Records from a collection
....

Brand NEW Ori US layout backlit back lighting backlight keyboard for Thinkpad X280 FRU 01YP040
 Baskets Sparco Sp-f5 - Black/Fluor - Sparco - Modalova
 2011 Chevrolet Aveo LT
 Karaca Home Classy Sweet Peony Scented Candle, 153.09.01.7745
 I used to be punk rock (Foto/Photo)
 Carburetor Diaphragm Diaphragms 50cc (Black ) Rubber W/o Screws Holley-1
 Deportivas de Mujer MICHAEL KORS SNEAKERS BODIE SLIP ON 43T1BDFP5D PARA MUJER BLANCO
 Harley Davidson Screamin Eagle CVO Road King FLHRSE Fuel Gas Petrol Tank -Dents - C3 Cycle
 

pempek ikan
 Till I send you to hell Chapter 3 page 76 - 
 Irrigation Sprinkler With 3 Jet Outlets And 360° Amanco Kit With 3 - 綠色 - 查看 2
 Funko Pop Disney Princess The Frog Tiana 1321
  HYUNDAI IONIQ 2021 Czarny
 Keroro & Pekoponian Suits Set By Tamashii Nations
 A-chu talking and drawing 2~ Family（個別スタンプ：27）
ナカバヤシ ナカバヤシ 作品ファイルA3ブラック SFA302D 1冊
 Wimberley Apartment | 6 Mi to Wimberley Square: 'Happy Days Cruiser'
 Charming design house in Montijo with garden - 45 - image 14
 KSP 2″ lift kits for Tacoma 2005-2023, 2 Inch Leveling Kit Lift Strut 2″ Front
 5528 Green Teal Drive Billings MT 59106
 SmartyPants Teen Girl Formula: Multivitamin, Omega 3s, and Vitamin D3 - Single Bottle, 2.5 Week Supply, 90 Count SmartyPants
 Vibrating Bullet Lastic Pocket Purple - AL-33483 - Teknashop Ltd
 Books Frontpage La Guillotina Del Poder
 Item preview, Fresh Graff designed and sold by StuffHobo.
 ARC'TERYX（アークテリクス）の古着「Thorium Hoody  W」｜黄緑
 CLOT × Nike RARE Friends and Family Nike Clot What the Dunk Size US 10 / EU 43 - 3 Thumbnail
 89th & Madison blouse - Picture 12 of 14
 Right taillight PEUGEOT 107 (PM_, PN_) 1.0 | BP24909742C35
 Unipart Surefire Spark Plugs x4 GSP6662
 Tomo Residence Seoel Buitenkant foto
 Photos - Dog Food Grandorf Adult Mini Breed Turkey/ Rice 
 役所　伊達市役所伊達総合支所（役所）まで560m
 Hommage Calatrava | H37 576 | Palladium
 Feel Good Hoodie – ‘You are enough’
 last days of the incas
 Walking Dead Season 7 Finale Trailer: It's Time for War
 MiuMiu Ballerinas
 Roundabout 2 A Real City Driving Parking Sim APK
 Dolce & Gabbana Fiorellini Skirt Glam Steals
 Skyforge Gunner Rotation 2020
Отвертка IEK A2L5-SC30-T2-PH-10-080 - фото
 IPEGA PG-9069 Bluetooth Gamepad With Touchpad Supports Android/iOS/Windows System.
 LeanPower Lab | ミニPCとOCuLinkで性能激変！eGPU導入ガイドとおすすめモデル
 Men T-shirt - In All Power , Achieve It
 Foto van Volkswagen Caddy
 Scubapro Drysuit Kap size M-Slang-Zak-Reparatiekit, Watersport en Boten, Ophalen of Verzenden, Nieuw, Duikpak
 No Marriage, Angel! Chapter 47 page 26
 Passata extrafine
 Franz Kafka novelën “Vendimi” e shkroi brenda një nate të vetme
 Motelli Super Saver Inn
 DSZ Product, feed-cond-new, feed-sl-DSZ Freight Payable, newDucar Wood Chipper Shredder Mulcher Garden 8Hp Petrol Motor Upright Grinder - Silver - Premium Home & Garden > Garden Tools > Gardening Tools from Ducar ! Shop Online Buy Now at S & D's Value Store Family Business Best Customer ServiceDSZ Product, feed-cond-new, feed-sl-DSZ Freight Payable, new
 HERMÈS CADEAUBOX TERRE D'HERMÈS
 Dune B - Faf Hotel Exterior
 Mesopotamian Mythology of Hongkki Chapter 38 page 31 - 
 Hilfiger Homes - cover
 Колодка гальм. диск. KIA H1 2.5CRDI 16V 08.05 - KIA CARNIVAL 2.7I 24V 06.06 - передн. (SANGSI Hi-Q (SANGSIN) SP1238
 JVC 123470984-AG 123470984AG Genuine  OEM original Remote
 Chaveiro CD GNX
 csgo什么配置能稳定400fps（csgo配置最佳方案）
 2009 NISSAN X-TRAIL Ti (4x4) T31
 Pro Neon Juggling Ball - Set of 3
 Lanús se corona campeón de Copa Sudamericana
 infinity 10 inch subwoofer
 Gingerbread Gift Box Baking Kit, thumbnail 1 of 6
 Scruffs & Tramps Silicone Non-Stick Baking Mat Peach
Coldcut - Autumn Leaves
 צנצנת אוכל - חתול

....

▶ _What is required_
Your answer should consist of every record, printed exactly as given.

▶ _Task output_
Brand NEW Ori US layout backlit back lighting backlight keyboard for Thinkpad X280 FRU 01YP040
 Baskets Sparco Sp-f5 - Black/Fluor - Sparco - Modalova
 2011 Chevrolet Aveo LT
 Karaca Home Classy Sweet Peony Scented Candle, 153.09.01.7745
 I used to be punk rock (Foto/Photo)
 Carburetor Diaphragm Diaphragms 50cc (Black ) Rubber W/o Screws Holley-1
 Deportivas de Mujer MICHAEL KORS SNEAKERS BODIE SLIP ON 43T1BDFP5D PARA MUJER BLANCO
 Harley Davidson Screamin Eagle CVO Road King FLHRSE Fuel Gas Petrol Tank -Dents - C3 Cycle
 

pempek ikan
 Till I send you to hell Chapter 3 page 76 - 
 Irrigation Sprinkler With 3 Jet Outlets And 360° Amanco Kit With 3 - 綠色 - 查看 2
 Funko Pop Disney Princess The Frog Tiana 1321
  HYUNDAI IONIQ 2021 Czarny
 Keroro & Pekoponian Suits Set By Tamashii Nations
 A-chu talking and drawing 2~ Family（個別スタンプ：27）
ナカバヤシ ナカバヤシ 作品ファイルA3ブラック SFA302D 1冊
 Wimberley Apartment | 6 Mi to Wimberley Square: 'Happy Days Cruiser'
 Charming design house in Montijo with garden - 45 - image 14
 KSP 2″ lift kits for Tacoma 2005-2023, 2 Inch Leveling Kit Lift Strut 2″ Front
 5528 Green Teal Drive Billings MT 59106
 SmartyPants Teen Girl Formula: Multivitamin, Omega 3s, and Vitamin D3 - Single Bottle, 2.5 Week Supply, 90 Count SmartyPants
 Vibrating Bullet Lastic Pocket Purple - AL-33483 - Teknashop Ltd
 Books Frontpage La Guillotina Del Poder
 Item preview, Fresh Graff designed and sold by StuffHobo.
 ARC'TERYX（アークテリクス）の古着「Thorium Hoody  W」｜黄緑
 CLOT × Nike RARE Friends and Family Nike Clot What the Dunk Size US 10 / EU 43 - 3 Thumbnail
 89th & Madison blouse - Picture 12 of 14
 Right taillight PEUGEOT 107 (PM_, PN_) 1.0 | BP24909742C35
 Unipart Surefire Spark Plugs x4 GSP6662
 Tomo Residence Seoel Buitenkant foto
 Photos - Dog Food Grandorf Adult Mini Breed Turkey/ Rice 
 役所　伊達市役所伊達総合支所（役所）まで560m
 Hommage Calatrava | H37 576 | Palladium
 Feel Good Hoodie – ‘You are enough’
 last days of the incas
 Walking Dead Season 7 Finale Trailer: It's Time for War
 MiuMiu Ballerinas
 Roundabout 2 A Real City Driving Parking Sim APK
 Dolce & Gabbana Fiorellini Skirt Glam Steals
 Skyforge Gunner Rotation 2020
Отвертка IEK A2L5-SC30-T2-PH-10-080 - фото
 IPEGA PG-9069 Bluetooth Gamepad With Touchpad Supports Android/iOS/Windows System.
 LeanPower Lab | ミニPCとOCuLinkで性能激変！eGPU導入ガイドとおすすめモデル
 Men T-shirt - In All Power , Achieve It
 Foto van Volkswagen Caddy
 Scubapro Drysuit Kap size M-Slang-Zak-Reparatiekit, Watersport en Boten, Ophalen of Verzenden, Nieuw, Duikpak
 No Marriage, Angel! Chapter 47 page 26
 Passata extrafine
 Franz Kafka novelën “Vendimi” e shkroi brenda një nate të vetme
 Motelli Super Saver Inn
 DSZ Product, feed-cond-new, feed-sl-DSZ Freight Payable, newDucar Wood Chipper Shredder Mulcher Garden 8Hp Petrol Motor Upright Grinder - Silver - Premium Home & Garden > Garden Tools > Gardening Tools from Ducar ! Shop Online Buy Now at S & D's Value Store Family Business Best Customer ServiceDSZ Product, feed-cond-new, feed-sl-DSZ Freight Payable, new
 HERMÈS CADEAUBOX TERRE D'HERMÈS
 Dune B - Faf Hotel Exterior
 Mesopotamian Mythology of Hongkki Chapter 38 page 31 - 
 Hilfiger Homes - cover
 Колодка гальм. диск. KIA H1 2.5CRDI 16V 08.05 - KIA CARNIVAL 2.7I 24V 06.06 - передн. (SANGSI Hi-Q (SANGSIN) SP1238
 JVC 123470984-AG 123470984AG Genuine  OEM original Remote
 Chaveiro CD GNX
 csgo什么配置能稳定400fps（csgo配置最佳方案）
 2009 NISSAN X-TRAIL Ti (4x4) T31
 Pro Neon Juggling Ball - Set of 3
 Lanús se corona campeón de Copa Sudamericana
 infinity 10 inch subwoofer
 Gingerbread Gift Box Baking Kit, thumbnail 1 of 6
 Scruffs & Tramps Silicone Non-Stick Baking Mat Peach
Coldcut - Autumn Leaves
 צנצנת אוכל - חתול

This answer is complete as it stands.